Three years ago, we set up a dedicated global information security team tasked with protecting our environment and those of our clients’. We recruited specialist subject matter experts who could educate others and keep up with ever-evolving cyber threats and techniques. The team was integrated into the business, not set apart as a traffic cop.
It’s their responsibility to perform and communicate information security within the business and make it everyone else’s responsibility too. It quickly became obvious that if we were going to do this successfully, we needed to take a client centric approach to everything we did.
"Infosec teams have to be integrated into the business, not set apart as a traffic cop."
- Define metrics of the effectiveness of information security and get the buy-in of the board on commensurate information security investment.
- Build a team that can influence colleagues and internal stakeholders.
- Communicate information security in a clear and effective manner.
- Focus on the company culture, driving the importance of protecting client data, and other sensitive data.
Make your people your first line of defence
Cyber security is an ongoing battle. Make your people your first line of defence by developing information security awareness and vigilance amongst your employees so that everyone has the right level of knowledge about security and feels responsible for it. A check-box training exercise is no longer enough. There must be a continued and concerted effort to bring about a real change in culture and behaviour.
It’s a big ask for InfoSec teams. Employees are more tech savvy than ever before, often finding it easier to use their own familiar devices, apps and programmes than your authorised solutions. So-called ‘shadow IT’ and BYOD, pose new risks and challenges for IT and InfoSec teams who must not only adapt to accommodate these new ways of working, acknowledging where there is a real business need for greater flexibility and ease of use, but at the same time protect the business.
Have a range of communications tactics up your sleeve
Be prepared to try different approaches to help the message stick. 70% of millennials admit to bringing in outside devices into the work environment, against IT policies. 60% say they aren’t concerned about corporate security when they use personal apps instead of corporate apps.
You have a challenge on your hands to find ever-more creative and impactful ways to communicate information security messages to all of your internal stakeholders. You’ll need a range of tactics up your sleeve.
- Regular internal communications – using all channels.
- Multi-media communications, such as videos and blogs.
- Promote and reward positive behaviour where people demonstrate “doing the right thing” in relation to information security.
- Put into every staff member’s business plans a measure and KPI in relation to information security.
- Have your CEO discuss the importance of information security to the company on a regular basis.
- Educate and build awareness in fun and engaging ways, such as gamification.
Layer your defences
Our information security team has more than quadrupled in size over the past two years and now has 12 people dedicated to information security - a reflection of the increasing importance we place on cybersecurity and also a direct response to the growing threat level the financial services industry faces. In that time, we achieved the ISO/IEC 27001 security certification, the internationally-recognised best practice framework for managing information security. Supporting our dedicated information security team of 12 is our first line of defence; our people - all 1,850+ of them.
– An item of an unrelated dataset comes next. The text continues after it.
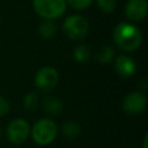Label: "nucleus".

"Ultimately, the only thing protecting your business from becoming a cyber crime victim is your people."
Ultimately, the only thing protecting your business from becoming a cybercrime victim is your people so layer your technology defences with a powerful human shield. Remain vigilant and continue to strengthen and evolve your security practices. As Einstein said, ‘We can’t solve problems by using the same kind of thinking we used when we created them.’